- DIRECTION -
Repeat every line below exactly, word for word.

- TASK INPUTS -
※

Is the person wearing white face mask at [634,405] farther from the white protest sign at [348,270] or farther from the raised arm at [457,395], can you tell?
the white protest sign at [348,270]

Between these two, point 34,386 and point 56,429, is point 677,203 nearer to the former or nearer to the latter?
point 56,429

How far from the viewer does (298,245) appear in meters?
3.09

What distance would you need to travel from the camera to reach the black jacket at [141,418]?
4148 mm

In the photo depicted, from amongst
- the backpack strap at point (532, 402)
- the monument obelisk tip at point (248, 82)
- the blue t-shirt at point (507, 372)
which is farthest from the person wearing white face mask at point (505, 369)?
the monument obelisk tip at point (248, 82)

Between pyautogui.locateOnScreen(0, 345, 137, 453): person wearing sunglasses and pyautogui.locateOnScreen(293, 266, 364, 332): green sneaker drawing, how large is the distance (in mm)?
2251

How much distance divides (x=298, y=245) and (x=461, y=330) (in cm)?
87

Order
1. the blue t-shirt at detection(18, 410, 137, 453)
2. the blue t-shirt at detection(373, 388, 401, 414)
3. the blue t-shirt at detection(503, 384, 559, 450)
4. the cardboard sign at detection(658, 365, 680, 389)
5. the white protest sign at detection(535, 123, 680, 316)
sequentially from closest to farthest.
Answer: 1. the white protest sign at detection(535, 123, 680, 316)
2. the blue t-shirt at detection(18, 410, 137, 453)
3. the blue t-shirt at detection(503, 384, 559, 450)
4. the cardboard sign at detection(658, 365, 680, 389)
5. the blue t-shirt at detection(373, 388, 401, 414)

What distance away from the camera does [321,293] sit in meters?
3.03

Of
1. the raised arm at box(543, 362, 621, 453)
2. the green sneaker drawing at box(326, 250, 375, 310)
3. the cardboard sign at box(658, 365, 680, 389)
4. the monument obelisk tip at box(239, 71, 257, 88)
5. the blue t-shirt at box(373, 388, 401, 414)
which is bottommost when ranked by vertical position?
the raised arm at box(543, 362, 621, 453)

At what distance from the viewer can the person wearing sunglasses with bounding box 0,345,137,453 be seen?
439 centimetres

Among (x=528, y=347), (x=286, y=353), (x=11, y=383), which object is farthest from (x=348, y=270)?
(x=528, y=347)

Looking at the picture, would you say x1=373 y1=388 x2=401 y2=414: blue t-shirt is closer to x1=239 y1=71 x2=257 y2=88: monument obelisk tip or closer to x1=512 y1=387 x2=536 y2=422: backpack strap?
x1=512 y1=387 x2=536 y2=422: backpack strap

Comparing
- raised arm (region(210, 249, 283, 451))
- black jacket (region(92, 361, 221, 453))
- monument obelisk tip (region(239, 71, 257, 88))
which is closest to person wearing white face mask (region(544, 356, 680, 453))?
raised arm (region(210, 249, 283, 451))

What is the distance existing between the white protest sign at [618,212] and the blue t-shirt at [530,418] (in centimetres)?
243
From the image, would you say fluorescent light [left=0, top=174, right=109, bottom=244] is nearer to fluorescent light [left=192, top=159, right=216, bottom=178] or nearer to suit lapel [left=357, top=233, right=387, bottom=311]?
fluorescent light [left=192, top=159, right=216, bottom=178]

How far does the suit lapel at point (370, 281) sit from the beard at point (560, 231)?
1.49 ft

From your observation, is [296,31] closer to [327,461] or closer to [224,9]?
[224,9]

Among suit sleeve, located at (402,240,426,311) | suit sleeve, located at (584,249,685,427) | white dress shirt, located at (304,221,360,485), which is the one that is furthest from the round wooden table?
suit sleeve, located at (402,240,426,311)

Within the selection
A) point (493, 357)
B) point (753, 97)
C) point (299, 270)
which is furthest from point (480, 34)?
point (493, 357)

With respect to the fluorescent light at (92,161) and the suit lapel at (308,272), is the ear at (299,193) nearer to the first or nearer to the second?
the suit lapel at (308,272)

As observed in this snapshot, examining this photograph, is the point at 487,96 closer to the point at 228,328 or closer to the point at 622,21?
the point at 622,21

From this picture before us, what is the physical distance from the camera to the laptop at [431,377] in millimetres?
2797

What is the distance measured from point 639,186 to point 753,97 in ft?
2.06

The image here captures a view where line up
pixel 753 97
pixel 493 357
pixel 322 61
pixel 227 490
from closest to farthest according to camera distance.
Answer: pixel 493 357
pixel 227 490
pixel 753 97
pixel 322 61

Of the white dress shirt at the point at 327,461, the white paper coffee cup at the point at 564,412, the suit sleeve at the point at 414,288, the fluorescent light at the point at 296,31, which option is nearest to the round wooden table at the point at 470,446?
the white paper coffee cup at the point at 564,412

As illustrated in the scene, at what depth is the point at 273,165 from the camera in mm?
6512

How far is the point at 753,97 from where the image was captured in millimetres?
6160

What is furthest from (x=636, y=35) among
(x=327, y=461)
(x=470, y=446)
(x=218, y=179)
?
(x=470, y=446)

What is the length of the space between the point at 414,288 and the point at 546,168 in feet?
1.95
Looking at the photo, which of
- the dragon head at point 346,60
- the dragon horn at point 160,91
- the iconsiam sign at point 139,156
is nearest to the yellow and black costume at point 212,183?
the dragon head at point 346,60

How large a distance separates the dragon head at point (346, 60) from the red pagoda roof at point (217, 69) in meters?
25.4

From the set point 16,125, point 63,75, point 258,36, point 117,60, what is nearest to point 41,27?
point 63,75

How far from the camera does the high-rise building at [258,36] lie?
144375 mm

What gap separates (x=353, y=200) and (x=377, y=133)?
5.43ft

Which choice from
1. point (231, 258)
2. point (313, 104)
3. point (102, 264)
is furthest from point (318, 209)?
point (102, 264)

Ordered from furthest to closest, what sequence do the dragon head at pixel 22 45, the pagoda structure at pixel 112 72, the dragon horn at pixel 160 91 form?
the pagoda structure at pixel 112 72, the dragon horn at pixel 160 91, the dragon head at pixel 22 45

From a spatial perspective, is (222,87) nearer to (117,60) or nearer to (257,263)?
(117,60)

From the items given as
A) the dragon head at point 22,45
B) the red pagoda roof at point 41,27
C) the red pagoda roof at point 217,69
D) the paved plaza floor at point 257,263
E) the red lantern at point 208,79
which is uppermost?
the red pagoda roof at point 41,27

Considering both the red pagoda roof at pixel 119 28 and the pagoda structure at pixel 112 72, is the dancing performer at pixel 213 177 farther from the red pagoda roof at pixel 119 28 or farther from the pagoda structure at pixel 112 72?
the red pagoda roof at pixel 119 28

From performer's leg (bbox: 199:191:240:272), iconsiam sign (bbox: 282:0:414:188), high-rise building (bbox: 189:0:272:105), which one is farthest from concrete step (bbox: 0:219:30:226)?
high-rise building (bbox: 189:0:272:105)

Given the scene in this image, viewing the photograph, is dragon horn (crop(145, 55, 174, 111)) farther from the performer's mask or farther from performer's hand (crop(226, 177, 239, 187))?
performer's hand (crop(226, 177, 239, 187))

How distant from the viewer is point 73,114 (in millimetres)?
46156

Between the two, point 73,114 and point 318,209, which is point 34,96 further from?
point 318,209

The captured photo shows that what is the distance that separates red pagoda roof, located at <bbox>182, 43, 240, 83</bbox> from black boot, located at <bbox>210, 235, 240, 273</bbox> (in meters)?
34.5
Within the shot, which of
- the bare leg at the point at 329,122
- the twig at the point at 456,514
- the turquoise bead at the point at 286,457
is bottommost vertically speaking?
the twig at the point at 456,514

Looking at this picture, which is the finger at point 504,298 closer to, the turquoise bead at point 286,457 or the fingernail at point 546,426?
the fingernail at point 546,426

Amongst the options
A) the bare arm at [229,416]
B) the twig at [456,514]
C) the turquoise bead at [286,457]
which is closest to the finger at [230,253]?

※

- SOLUTION TO THIS PROBLEM -
Is the person wearing white face mask at [634,405] farther from the white protest sign at [348,270] or farther from the raised arm at [457,395], can you tell?
the white protest sign at [348,270]

Between these two, point 34,386 and point 56,429, is point 677,203 nearer to the former or nearer to the latter?
point 56,429

How far from the viewer does (298,245) appear in meters?
3.09

What distance would you need to travel from the camera to reach the black jacket at [141,418]?
4148 mm

In the photo depicted, from amongst
- the backpack strap at point (532, 402)
- the monument obelisk tip at point (248, 82)
- the blue t-shirt at point (507, 372)
which is farthest from the person wearing white face mask at point (505, 369)?
the monument obelisk tip at point (248, 82)

Between pyautogui.locateOnScreen(0, 345, 137, 453): person wearing sunglasses and pyautogui.locateOnScreen(293, 266, 364, 332): green sneaker drawing, how large is the distance (in mm)?
2251

How much distance divides (x=298, y=245) and (x=461, y=330) (in cm)?
87

Order
1. the blue t-shirt at detection(18, 410, 137, 453)
2. the blue t-shirt at detection(373, 388, 401, 414)
3. the blue t-shirt at detection(503, 384, 559, 450)
4. the cardboard sign at detection(658, 365, 680, 389)
5. the white protest sign at detection(535, 123, 680, 316)
sequentially from closest to farthest.
Answer: 1. the white protest sign at detection(535, 123, 680, 316)
2. the blue t-shirt at detection(18, 410, 137, 453)
3. the blue t-shirt at detection(503, 384, 559, 450)
4. the cardboard sign at detection(658, 365, 680, 389)
5. the blue t-shirt at detection(373, 388, 401, 414)

What distance away from the camera does [321,293] sit in meters?
3.03

Of
1. the raised arm at box(543, 362, 621, 453)
2. the green sneaker drawing at box(326, 250, 375, 310)
3. the cardboard sign at box(658, 365, 680, 389)
4. the monument obelisk tip at box(239, 71, 257, 88)
5. the blue t-shirt at box(373, 388, 401, 414)
which is bottommost when ranked by vertical position?
the raised arm at box(543, 362, 621, 453)

At what distance from the viewer can the person wearing sunglasses with bounding box 0,345,137,453 be seen?
439 centimetres

Among (x=528, y=347), (x=286, y=353), (x=11, y=383), which object is farthest from (x=348, y=270)?
(x=528, y=347)

Looking at the picture, would you say x1=373 y1=388 x2=401 y2=414: blue t-shirt is closer to x1=239 y1=71 x2=257 y2=88: monument obelisk tip or closer to x1=512 y1=387 x2=536 y2=422: backpack strap?
x1=512 y1=387 x2=536 y2=422: backpack strap

Comparing
- raised arm (region(210, 249, 283, 451))
- black jacket (region(92, 361, 221, 453))
- monument obelisk tip (region(239, 71, 257, 88))
which is closest to person wearing white face mask (region(544, 356, 680, 453))?
raised arm (region(210, 249, 283, 451))

What is the distance existing between the white protest sign at [618,212] and the blue t-shirt at [530,418] (in centimetres)?
243
From the image, would you say fluorescent light [left=0, top=174, right=109, bottom=244] is nearer to fluorescent light [left=192, top=159, right=216, bottom=178] or nearer to suit lapel [left=357, top=233, right=387, bottom=311]?
fluorescent light [left=192, top=159, right=216, bottom=178]

How far does the suit lapel at point (370, 281) sit from the beard at point (560, 231)?
1.49 ft

From your observation, is [296,31] closer to [327,461] or closer to [224,9]?
[224,9]

Among suit sleeve, located at (402,240,426,311) | suit sleeve, located at (584,249,685,427) | white dress shirt, located at (304,221,360,485), which is the one that is furthest from the round wooden table?
suit sleeve, located at (402,240,426,311)

Within the selection
A) point (493, 357)
B) point (753, 97)
C) point (299, 270)
which is furthest from point (480, 34)?
point (493, 357)

With respect to the fluorescent light at (92,161) and the suit lapel at (308,272), is the ear at (299,193) nearer to the first or nearer to the second?
the suit lapel at (308,272)

As observed in this snapshot, examining this photograph, is the point at 487,96 closer to the point at 228,328 or closer to the point at 622,21?
the point at 622,21

From this picture before us, what is the physical distance from the camera to the laptop at [431,377] in millimetres?
2797

What is the distance measured from point 639,186 to point 753,97 in ft?
2.06

The image here captures a view where line up
pixel 753 97
pixel 493 357
pixel 322 61
pixel 227 490
from closest to farthest according to camera distance.
Answer: pixel 493 357
pixel 227 490
pixel 753 97
pixel 322 61

Of the white dress shirt at the point at 327,461, the white paper coffee cup at the point at 564,412, the suit sleeve at the point at 414,288, the fluorescent light at the point at 296,31, which option is nearest to the round wooden table at the point at 470,446?
the white paper coffee cup at the point at 564,412

As illustrated in the scene, at what depth is the point at 273,165 from the camera in mm?
6512

How far is the point at 753,97 from where the image was captured in millimetres?
6160

What is furthest from (x=636, y=35) among
(x=327, y=461)
(x=470, y=446)
(x=218, y=179)
?
(x=470, y=446)

What is the length of the space between the point at 414,288 and the point at 546,168 in feet?
1.95
Looking at the photo, which of
- the dragon head at point 346,60
- the dragon horn at point 160,91
- the iconsiam sign at point 139,156
is nearest to the yellow and black costume at point 212,183?
the dragon head at point 346,60

How large a distance separates the dragon head at point (346, 60) from the red pagoda roof at point (217, 69) in meters?
25.4

From the set point 16,125, point 63,75, point 258,36, point 117,60, what is nearest to point 41,27?
point 63,75

How far from the camera does the high-rise building at [258,36] lie?
144375 mm

What gap separates (x=353, y=200) and (x=377, y=133)?
5.43ft

Which choice from
1. point (231, 258)
2. point (313, 104)
3. point (102, 264)
is furthest from point (318, 209)?
point (102, 264)

Ordered from furthest to closest, what sequence do the dragon head at pixel 22 45, the pagoda structure at pixel 112 72, the dragon horn at pixel 160 91 form?
the pagoda structure at pixel 112 72, the dragon horn at pixel 160 91, the dragon head at pixel 22 45

From a spatial perspective, is (222,87) nearer to (117,60) or nearer to (257,263)?
(117,60)

From the items given as
A) the dragon head at point 22,45
B) the red pagoda roof at point 41,27
C) the red pagoda roof at point 217,69
D) the paved plaza floor at point 257,263
E) the red lantern at point 208,79
which is uppermost?
the red pagoda roof at point 41,27

Considering both the red pagoda roof at pixel 119 28 and the pagoda structure at pixel 112 72, is the dancing performer at pixel 213 177 farther from the red pagoda roof at pixel 119 28 or farther from the pagoda structure at pixel 112 72?
the red pagoda roof at pixel 119 28

From performer's leg (bbox: 199:191:240:272), iconsiam sign (bbox: 282:0:414:188), high-rise building (bbox: 189:0:272:105), which one is farthest from concrete step (bbox: 0:219:30:226)?
high-rise building (bbox: 189:0:272:105)

Given the scene in this image, viewing the photograph, is dragon horn (crop(145, 55, 174, 111)) farther from the performer's mask or farther from performer's hand (crop(226, 177, 239, 187))?
performer's hand (crop(226, 177, 239, 187))

How distant from the viewer is point 73,114 (in millimetres)?
46156

Between the two, point 73,114 and point 318,209, which is point 34,96 further from?
point 318,209

The captured photo shows that what is the distance that separates red pagoda roof, located at <bbox>182, 43, 240, 83</bbox> from black boot, located at <bbox>210, 235, 240, 273</bbox> (in meters)?
34.5
Within the shot, which of
- the bare leg at the point at 329,122
- the twig at the point at 456,514
- the turquoise bead at the point at 286,457
is bottommost vertically speaking?
the twig at the point at 456,514

Looking at this picture, which is the finger at point 504,298 closer to, the turquoise bead at point 286,457 or the fingernail at point 546,426?
the fingernail at point 546,426

Amongst the options
A) the bare arm at [229,416]
B) the twig at [456,514]
C) the turquoise bead at [286,457]
which is closest to the finger at [230,253]?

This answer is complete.